Salah seorang penumpang MV Hondius, Kasem Ibn Hattuta, memberikan keterangan mengenai situasi terkini di dalam kapal.
“Setiap orang menjaga semangat tetap tinggi, orang-orang tersenyum dan menghadapi situasi ini dengan tenang,” kata Kasem kepada ABC News.
Ia juga menambahkan bahwa penambahan beberapa dokter di atas kapal memberikan rasa aman dan meyakinkan bagi para penumpang.
Kapal MV Hondius sendiri diperkirakan akan segera merapat di Kepulauan Canary, Spanyol guna melakukan prosedur kesehatan lebih lanjut.

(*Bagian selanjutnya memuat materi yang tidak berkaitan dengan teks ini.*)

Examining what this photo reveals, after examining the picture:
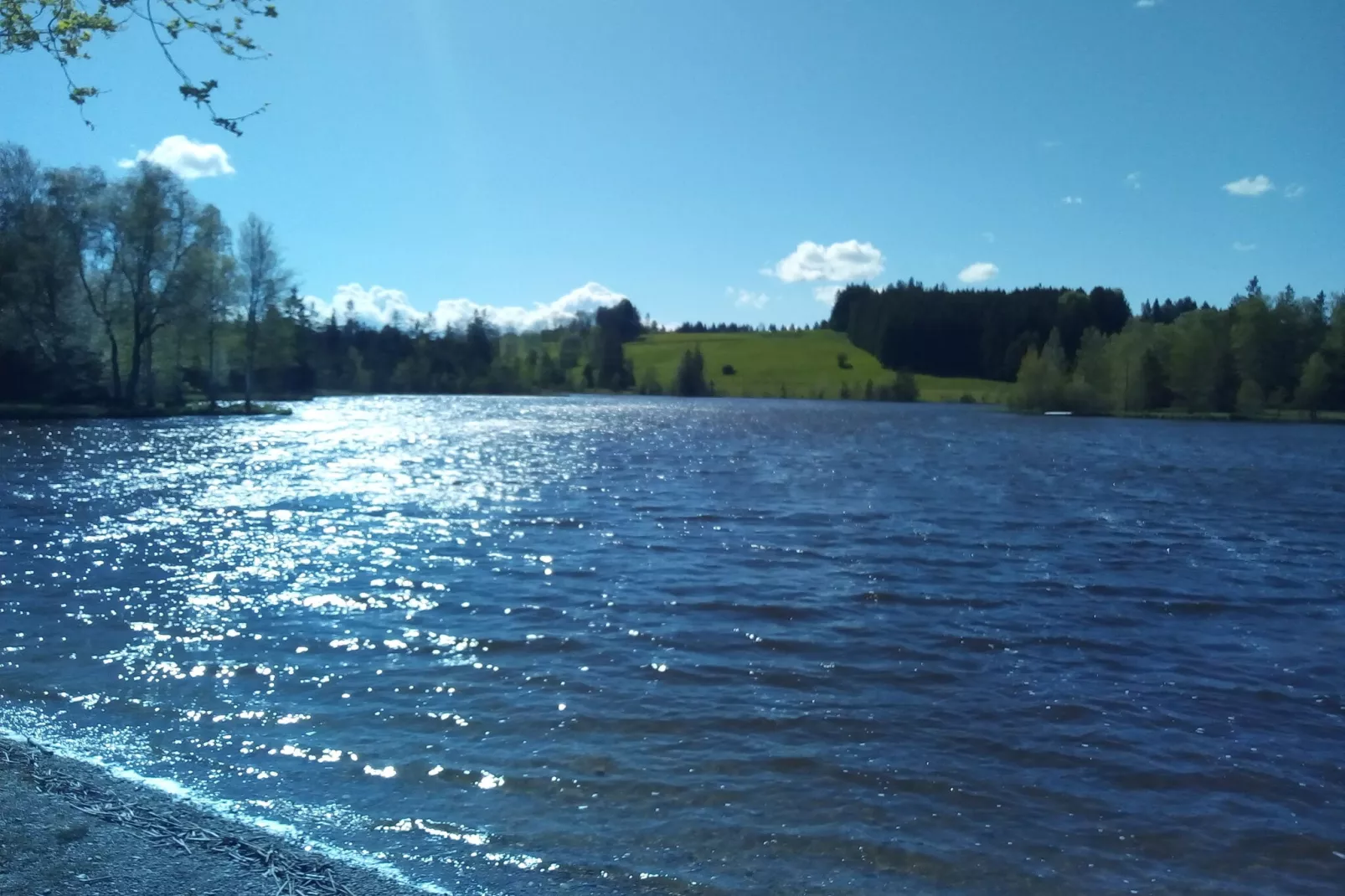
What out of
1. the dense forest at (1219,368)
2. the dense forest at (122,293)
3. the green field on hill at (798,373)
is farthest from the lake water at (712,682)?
the green field on hill at (798,373)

Tak hanya CDC, WHO juga merespons kekhawatiran global terhadap klaster MV Hondius dengan merilis fact sheet serta panduan resmi terbaru tentang hantavirus pada Rabu (6/5/2026).
Panduan ini mencakup fakta kunci, penularan, gejala, diagnosis, pengobatan, pencegahan, dan pengendalian.Hantavirus merupakan kelompok virus zoonotik yang secara alami menginfeksi hewan pengerat (seperti tikus) dan sesekali menular ke manusia. Infeksi pada manusia dapat menyebabkan penyakit parah hingga fatal.
Sindrom utama Hantavirus dibagi menjadi dua kategori.
Pertama adalah Hantavirus Cardiopulmonary Syndrome (HCPS) yang umum terjadi di kawasan Amerika, menyerang sistem pernapasan dan jantung dengan tingkat kematian mencapai 50 persen.
Virus Andes yang diduga terkait klaster MV Hondius termasuk dalam kelompok ini dan diketahui dapat menular antarmanusia secara terbatas melalui kontak dekat dan berkepanjangan, terutama di Argentina dan Chile.
Baca juga: Bisakah Hantavirus Jadi Pandemi? Epidemiolog Jelaskan Penularannya Berbeda dengan Covid-19
Kedua adalah Haemorrhagic Fever with Renal Syndrome (HFRS).
Sindrom ini lebih sering terjadi di Eropa dan Asia, termasuk Indonesia, dan biasanya menyerang ginjal dan pembuluh darah dengan tingkat kematian 1-15 persen.
Penularan utama terjadi melalui paparan urine, kotoran, atau air liur tikus yang terinfeksi.
Gejala biasanya muncul 1-8 minggu setelah paparan, diawali dengan demam yang dapat berkembang cepat menjadi sesak napas, perdarahan, atau gagal ginjal.
Setiap tahun diperkirakan terjadi 10.000 hingga lebih dari 100.000 infeksi hantavirus di seluruh dunia, dengan beban terbesar di Asia dan Eropa.
Penularan antarmanusia belum pernah didokumentasikan di luar benua Amerika.